## PROVIDED PASSAGE
---*---

Published on Development Impact

What’s new in education research? Impact evaluations and measurement – July round-up

This page in:
Last week I shifted to a new role at the World Bank, so I’m thinking (even more) about education. I’ve written before about how much has been happening in education impact evaluation research in recent years. Two weeks ago I wrote up a conference on education systems research. Here, I want to bring together some of the interesting work that I’ve seen pop up in just the month of June. (Some of these came out earlier but came across my radar in June.)

What do teachers know? Image
Source: World Bank 2016
 
  • Going back a bit (but I just saw it), this study examines teacher knowledge in Cambodia; they also explain in detail how they test teacher mathematical knowledge, which could serve as a useful guide. They use a 30-question instrument: 6 from previous national grade 6 assessments, 12 from previous national grade 9 assessments, 6 from the international assessment TIMSS (grade 8), and 6 questions that require pedagogical content knowledge (seeing if the teacher can spot the mistake in a student’s mathematical thinking), The take away? “Teacher training center (TTC) trainers, trainees, and teachers in service have alarmingly low mathematics knowledge.”
How much do teachers matter?
  • To date, the best evidence on the value added of teachers comes from the United States. Last month, Bau and Das presented teacher value added estimates from Pakistan, “among the first estimates of teacher value added and its correlates in a low income country,” finding that “teacher quality matters as much or more for student outcomes in these contexts as in OECD countries: moving a student from a teacher in the fifth percentile to the ninety-fifth percentile leads to a 0.64 standard deviation increase in test scores, relative to a 0.39-0.55 increase in the United States.”
Are teachers happy?
  • A study of 4,000 education sector workers in 1,200 schools in Madagascar from Burón and Lassibille shows that – unsurprisingly – teachers are more satisfied when they are (a) better paid, (b) receive training, (c) have access to pedagogical materials, and (d), when they are civil servants (i.e., contract teachers are less satisfied). Strikingly, teachers are less satisfied in schools where the school director checks in on them and discusses student learning issues with them. If you believe teacher satisfaction matters (either inherently or as a bridge to student learning), then these results matter. (Some of this could potentially be selection: teachers with better attitudes end up in better jobs.)
Information in higher education
  • There has been some recent promising research on providing information to high school students. Avitabile and de Hoyos found that providing information on the relative salaries of those who complete upper secondary (high school) versus those who complete lower secondary (middle school) increased student test scores, albeit not graduation rates.

---*---

## DATASET EXTRACT
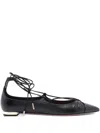 Aquazzura Gabi Lace-up Glossed-leather Point-toe Flats In Black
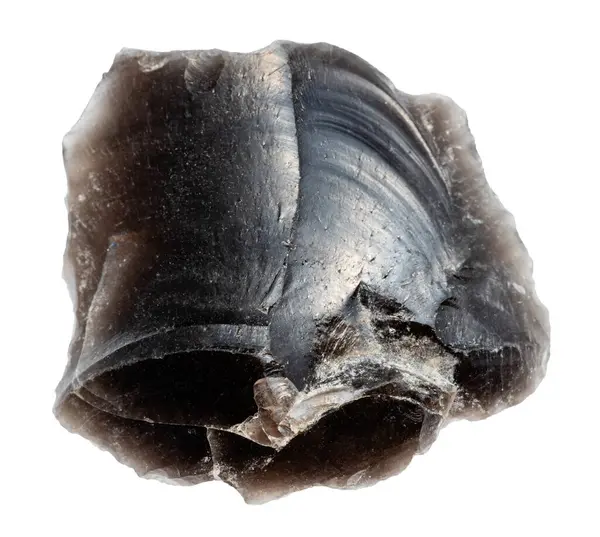 Jeolojik koleksiyondaki doğal taşın yakın plan örneği. Beyaz arka planda, Ermenistan 'dan çalışmayan volkanik cam.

---*---

## REQUIREMENT 1
Answer from the education research round-up:
(a) How many questions are in the instrument used to test teacher mathematical knowledge in Cambodia?
(b) In Pakistan, what increase in test scores comes from moving a student from a teacher in the fifth percentile to the ninety-fifth percentile?
(c) How many schools are covered by the Madagascar study of education sector workers?
## REQUIREMENT 2
Extract everything in the education research round-up from "What’s new in" down to "radar in June.)".
The lines play no part in what follows and can be left aside.

## ANSWER 1
(a) 30 questions.
(b) A 0.64 standard deviation increase.
(c) 1,200 schools.

## ANSWER 2
What’s new in education research? Impact evaluations and measurement – July round-up

This page in:
Last week I shifted to a new role at the World Bank, so I’m thinking (even more) about education. I’ve written before about how much has been happening in education impact evaluation research in recent years. Two weeks ago I wrote up a conference on education systems research. Here, I want to bring together some of the interesting work that I’ve seen pop up in just the month of June. (Some of these came out earlier but came across my radar in June.)